Reputation: 7562
When writing a function which accepts a mutable object, which will could be changed, is it necessary to return this object to the caller?
By necessary I mean...
A little bit of code:
def foo(args):
args['a'] = 'new-value'
args['b'] = args['b'] + 1
# is there a need for a 'return args' ?
args = {'a': 'old-value', 'b': 99}
foo(args) # is there a need for args = foo(args)

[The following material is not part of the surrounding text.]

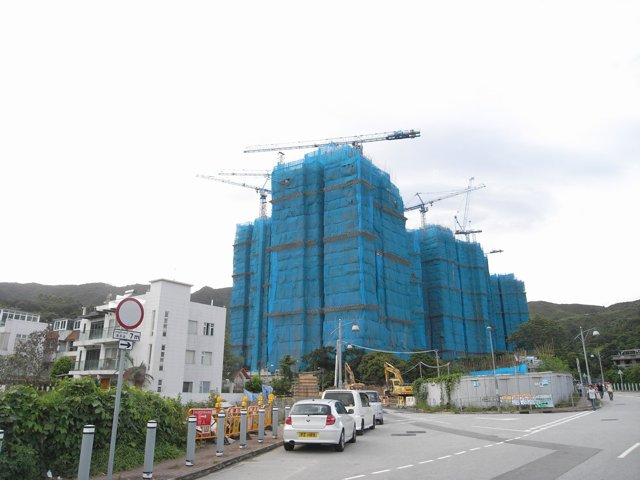 Looking out of place -  Cheung Kong's residential project near Fung Yuen village in a rural area outside of Tai Po, with some tower blocks reaching 28 storeys in height, is due for completion this year   (Danny Chung)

print(args['a'], args['b']) # outputs new-value 100
"Explicit is better than implicit." makes me think I should make the potential for args
to change very explicit in the main body, so that one does not have to look into the function to see if args
might be changed...
Upvotes: 1
Views: 468
Reputation: 1761
In terms of what is more commonplace in python, there are some examples where the object passed is altered. These tend to be methods of the object to be amended (e.g. list.append
, where list is a type), but most functions tend to take a copy of the object passed and return a new one (e.g. string.strip, where string is the module string
).
This of course also brings up str.strip
which is also a method of a str
type object which returns a new object.
Upvotes: 0
Reputation: 54247
This is not covered by any PEP, and it's really up to style of the author. Generally in API design though, methods that mutate arguments won't return anything so you don't forget you're mutating things. Be very careful with this kind of design.